▶ **Фрагмент документа**:
Другой популярный орнаментальный элемент именуется «ваза-растение». Он напрямую связан с широко укоренившимся в Азербайджане мусульманским повернем, имеющим давние языческие корни, что деревья и иные объекты растительной природы являются пристанищем душ умерших. Данный узор выглядит, как прямой стебель, на который нанизаны фронтально исполненные блюдцевидные цветы. При этом от главного ствола в разные стороны расходятся всевозможные мелкие веточки, увенчанные бутонами и лепестками, но не имеющие уже свойственную центральному звену композиции линейную форму. В итоге подобное зигзагообразное сплетение образует пышный букет, вполне соизмеримый с танцевальными формами, поскольку соединяет в себе графическое и точечное звено — в хореографии предположительно, общие построения и солиста-исполнителя.
Классическими же являются два вида главенствующих местных художественных орнаментарных композиций, носящих название «ислими» и «хатаи». Оба они весьма популярны и в Иране, и в Средней Азии, и в иных арабских странах, но наиболее полное стилистическое воплощение нашли именно в Азербайджане. Орнамент «ислими» рисовался обычно от руки, а костяк его составлял побег волнообразной формы с ритмично размещенными на нем завивающимися ветвями, которые завершались лиственными и цветочными мотивами с соответствующим индивидуальным колоритом. При этом все элементы данной композиции, как магнитом, притягиваются к главному стеблю, а общий контур, четко отраженный в данной структуре, приобретал главенствующее значение. Но если «ислими» по ведущему чувству ритма представлял собой в основном все же плоскостное изображение, то второй узор — «хатаи» — оказывался куда более объемным и строился в виде двух широких рукавов, плавно перетекающих друг в друга в определенной ритмической последовательности. В точках пересечения основных композиционных форм иногда располагались медальоны-пряжки со вписанными в них растительными формами. При этом очертания самих рукавов были не ровными, как в случае с «ислими», а имели форму зубцов и зазубрин. По внутреннему же полю центральных узорных композиций пропускался тонкий стебель с традиционными листьями, бутонами, цветами. Причем форма, ритм и сам строй центральных стержней, будучи зависимым от конфигураций рукавов, еще больше подчеркивали конструктивные особенности композиционного построения. В цветовом плане «хатаи» обычно имели контрастные тона, выступающие и вогнутые элементы, которые вместе с остальными художественными деталями данных стилистических построений создавали многоплановость и глубину изображения.

▶ **Задания**:
A – Ответьте по фрагменту об орнаменте на каждый вопрос:
(i) Как обычно рисовался орнамент «ислими»?
(ii) Что иногда располагалось в точках пересечения основных композиционных форм «хатаи»?
(iii) Какие цветы нанизаны на прямой стебель в узоре «ваза-растение»?
B – Перечислите все названия орнаментов и орнаментальных композиций, которые приводятся во фрагменте об орнаменте.
C – Переведите на английский язык предложение из фрагмента об орнаменте: «Орнамент «ислими» рисовался обычно от руки, а костяк его составлял побег волнообразной формы с ритмично размещенными на нем завивающимися ветвями, которые завершались лиственными и цветочными мотивами с соответствующим индивидуальным колоритом».
Записи — самостоятельный материал, с фрагментом об орнаменте они не связаны.

Записи разметки областей
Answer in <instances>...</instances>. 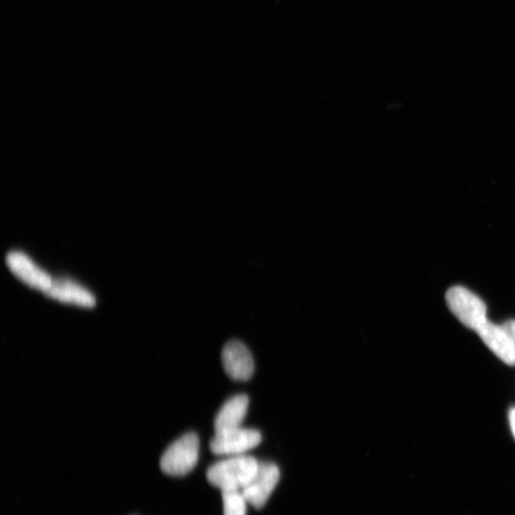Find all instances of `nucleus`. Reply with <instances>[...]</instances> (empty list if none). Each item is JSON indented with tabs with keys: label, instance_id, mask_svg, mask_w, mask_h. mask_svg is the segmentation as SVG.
<instances>
[{
	"label": "nucleus",
	"instance_id": "nucleus-3",
	"mask_svg": "<svg viewBox=\"0 0 515 515\" xmlns=\"http://www.w3.org/2000/svg\"><path fill=\"white\" fill-rule=\"evenodd\" d=\"M446 302L454 317L475 332L488 320L483 300L464 286H452L446 293Z\"/></svg>",
	"mask_w": 515,
	"mask_h": 515
},
{
	"label": "nucleus",
	"instance_id": "nucleus-12",
	"mask_svg": "<svg viewBox=\"0 0 515 515\" xmlns=\"http://www.w3.org/2000/svg\"><path fill=\"white\" fill-rule=\"evenodd\" d=\"M502 326L515 342V320H508L502 325Z\"/></svg>",
	"mask_w": 515,
	"mask_h": 515
},
{
	"label": "nucleus",
	"instance_id": "nucleus-4",
	"mask_svg": "<svg viewBox=\"0 0 515 515\" xmlns=\"http://www.w3.org/2000/svg\"><path fill=\"white\" fill-rule=\"evenodd\" d=\"M262 435L253 428L240 426L228 431L215 433L210 442L212 453L220 456L246 454L260 445Z\"/></svg>",
	"mask_w": 515,
	"mask_h": 515
},
{
	"label": "nucleus",
	"instance_id": "nucleus-11",
	"mask_svg": "<svg viewBox=\"0 0 515 515\" xmlns=\"http://www.w3.org/2000/svg\"><path fill=\"white\" fill-rule=\"evenodd\" d=\"M224 515H247L248 501L241 491L222 492Z\"/></svg>",
	"mask_w": 515,
	"mask_h": 515
},
{
	"label": "nucleus",
	"instance_id": "nucleus-13",
	"mask_svg": "<svg viewBox=\"0 0 515 515\" xmlns=\"http://www.w3.org/2000/svg\"><path fill=\"white\" fill-rule=\"evenodd\" d=\"M509 420L511 425V433L515 438V409H511L509 412Z\"/></svg>",
	"mask_w": 515,
	"mask_h": 515
},
{
	"label": "nucleus",
	"instance_id": "nucleus-1",
	"mask_svg": "<svg viewBox=\"0 0 515 515\" xmlns=\"http://www.w3.org/2000/svg\"><path fill=\"white\" fill-rule=\"evenodd\" d=\"M259 463L254 457L242 454L227 456L207 470L209 483L222 492L241 491L252 479Z\"/></svg>",
	"mask_w": 515,
	"mask_h": 515
},
{
	"label": "nucleus",
	"instance_id": "nucleus-7",
	"mask_svg": "<svg viewBox=\"0 0 515 515\" xmlns=\"http://www.w3.org/2000/svg\"><path fill=\"white\" fill-rule=\"evenodd\" d=\"M222 362L226 375L235 381L245 382L253 376V357L249 350L239 341L226 343L222 353Z\"/></svg>",
	"mask_w": 515,
	"mask_h": 515
},
{
	"label": "nucleus",
	"instance_id": "nucleus-10",
	"mask_svg": "<svg viewBox=\"0 0 515 515\" xmlns=\"http://www.w3.org/2000/svg\"><path fill=\"white\" fill-rule=\"evenodd\" d=\"M249 405V399L245 394H238L228 399L215 418V433L242 426Z\"/></svg>",
	"mask_w": 515,
	"mask_h": 515
},
{
	"label": "nucleus",
	"instance_id": "nucleus-2",
	"mask_svg": "<svg viewBox=\"0 0 515 515\" xmlns=\"http://www.w3.org/2000/svg\"><path fill=\"white\" fill-rule=\"evenodd\" d=\"M199 442L197 435L186 434L168 447L161 460L165 475L183 477L196 467L198 460Z\"/></svg>",
	"mask_w": 515,
	"mask_h": 515
},
{
	"label": "nucleus",
	"instance_id": "nucleus-6",
	"mask_svg": "<svg viewBox=\"0 0 515 515\" xmlns=\"http://www.w3.org/2000/svg\"><path fill=\"white\" fill-rule=\"evenodd\" d=\"M6 264L12 274L30 288L45 293L50 289L53 283L51 276L36 266L25 254L9 253Z\"/></svg>",
	"mask_w": 515,
	"mask_h": 515
},
{
	"label": "nucleus",
	"instance_id": "nucleus-9",
	"mask_svg": "<svg viewBox=\"0 0 515 515\" xmlns=\"http://www.w3.org/2000/svg\"><path fill=\"white\" fill-rule=\"evenodd\" d=\"M46 294L63 304L88 308L96 306L95 296L83 286L69 279L53 280Z\"/></svg>",
	"mask_w": 515,
	"mask_h": 515
},
{
	"label": "nucleus",
	"instance_id": "nucleus-8",
	"mask_svg": "<svg viewBox=\"0 0 515 515\" xmlns=\"http://www.w3.org/2000/svg\"><path fill=\"white\" fill-rule=\"evenodd\" d=\"M477 333L501 361L511 367L515 366V342L502 325L486 320Z\"/></svg>",
	"mask_w": 515,
	"mask_h": 515
},
{
	"label": "nucleus",
	"instance_id": "nucleus-5",
	"mask_svg": "<svg viewBox=\"0 0 515 515\" xmlns=\"http://www.w3.org/2000/svg\"><path fill=\"white\" fill-rule=\"evenodd\" d=\"M280 480V469L274 463L262 462L249 483L241 490L248 503L257 510L263 509Z\"/></svg>",
	"mask_w": 515,
	"mask_h": 515
}]
</instances>
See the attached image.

▶ **Ответы**:
A –
(i) Обычно от руки.
(ii) Медальоны-пряжки со вписанными в них растительными формами.
(iii) Фронтально исполненные блюдцевидные цветы.

B – «ваза-растение», «ислими», «хатаи»

C – The islimi ornament was usually drawn by hand, and its framework was a wave-shaped shoot with curling branches rhythmically placed on it, which ended in leaf and flower motifs with a corresponding individual coloring.